A: The new law (HB760) was passed by the General Assembly last spring and took effect on Oct. 1. The law establishes a lead paint poisoning prevention program that will be managed by the Maryland Department of the Environment.

The law requires owners of older rental properties to take certain actions to attain limited liability protection and more affordable insurance.

According to the MDE, the law is designed to provide a supply of low-cost, lead-safe rental housing, and increase public education about lead paint poisoning and expanded medical and social case management for lead poisoned children and their families.

To help pay for the program, rental property owners must pay a $10 annual fee for each pre-1950 unit, or a $5 annual fee for each unit built between 1950 and 1978.

To obtain limited liability protection, property owners of all pre-1978 units must:

* 1. Register their units with the MDE by Dec. 31.

* 2. Notify tenants of lead poisoning hazards between Dec. 1, 1994, and Oct. 1, 1995.

* 3. Meet certain "risk reduction standards" before any new tenants move in.

* 4. Have all units that have undergone lead reduction treatments certified by an MDE-accredited inspector.

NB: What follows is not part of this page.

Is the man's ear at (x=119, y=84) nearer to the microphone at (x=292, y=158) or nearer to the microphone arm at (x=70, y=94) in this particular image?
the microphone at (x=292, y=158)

* 5. Perform "modified risk reduction standards" when notified of certain conditions, such as damaged, chipped or peeling paint, or the presence of a child with an elevated blood lead level.

* 6. Certify that at least 50 percent of all units have been treated for lead poisoning hazards by Oct. 1, 1999, and 100 percent by Oct. 1, 2004.

* 7. Offer a capped liability payment if a tenant becomes lead poisoned. Property owners are responsible for paying up to $7,500 in uncovered medical expenses; and up to $9,500 in tenant relocation costs.